Mennonites and Amish trace their roots to the same Anabaptist movement and share some of the same beliefs concerning baptism, non-resistance, and basic Bible doctrines. They differ in dress, technology, language, form of worship, and interpretation of the Bible, according to Third Way Cafe, a Web site run by the Mennonite Missionary Network.
John Eshe, a fellow minister in the church and his wife, Sadie, were killed, Kauffman said. So were four of the couple's 12 children; a daughter-in-law, a baby grandson and their daughter's fiance, Kauffman said.
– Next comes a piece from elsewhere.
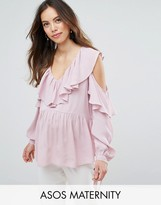 Asos Cold Shoulder Blouse with V-Neck and Ruffles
CNN affiliate WBKO reported that the 10th person in the van was a friend of the family.
Two children, ages 3 and 5, survived, Kauffman said. They were adopted from Guatemala by the Eshes' eldest son, Leroy, and his wife, who were both killed, Kauffman said. The couple's third adopted child, a baby who was likely held by someone in the car when the crash occurred, was killed, Kauffman said.
The surviving boys are with their mother's parents, the pastor said. A trucker who came upon the scene found the two of them alive and put them in his truck, where they fell asleep, he said, and they were "kept warm" there until the officials arrived.
"They're very sweet, very intelligent little boys," he said.
The family was "mission-minded," the pastor said, explaining that two of the couple's other children are missionaries in Brazil, and a son, Johnny, died on a mission trip to the Ukraine three years ago, he said.
"You can see that John's heart was to have his children in the work of the Lord," Kauffman said.
The NTSB will begin an investigation into the wreck Saturday morning, spokesman Peter Knudson said.
"It's so early in the investigation, so we've ruled nothing out, but we do know the tractor-trailer did leave the roadway and crossed the barrier. We do know that happened, we don't know why it occurred," he said. "We've got a lot of work to do."
The wreck happened between 5:30 a.m. and 6 a.m. at mile marker 63 on Interstate 65, roughly 40 miles northwest of Bowling Green, near Mammoth Cave National Park, said Lt. David Jude, a spokesman for the Kentucky State Police.
Authorities briefly closed the southbound lanes of Interstate-65 so medical helicopters could land, but those lanes soon reopened. The northbound lanes remained closed early Friday afternoon, Jude said.
Kentucky Gov. Steve Beshear offered his condolences. He said his office was in contact with emergency personnel and will follow the investigation.
"Today and the days that follow will be very difficult for these families and the surrounding community," he said. "Our entire state grieves with the community and all the families will remain in our thoughts and prayers."
Meanwhile, members of the tight-knit Mennonite community where most of the victims came from were trying to come to terms with the deaths.
"Life will go on, but it'll be difficult," said Kai Steinmann, a neighbor and friend of the Eshes. "For us as a community, I think it's going to mean that a big piece of us is gone."
Steinmann, 25, described the Mennonite community as a "largely construction-oriented" group of about 100 people that formed 10 years ago.
The night before the accident, Steinmann said the Eshe family attended a church meeting with other members of the community, expressing excitement over the wedding and requesting prayers for safe travel.
"We will accept it as the will of God," Steinmann said. "This isn't an accident, God knew this from the beginning and that will be one of the beginning things that the community will do, accept it as the will of God."
The CNN Wire Staff contributed to this report.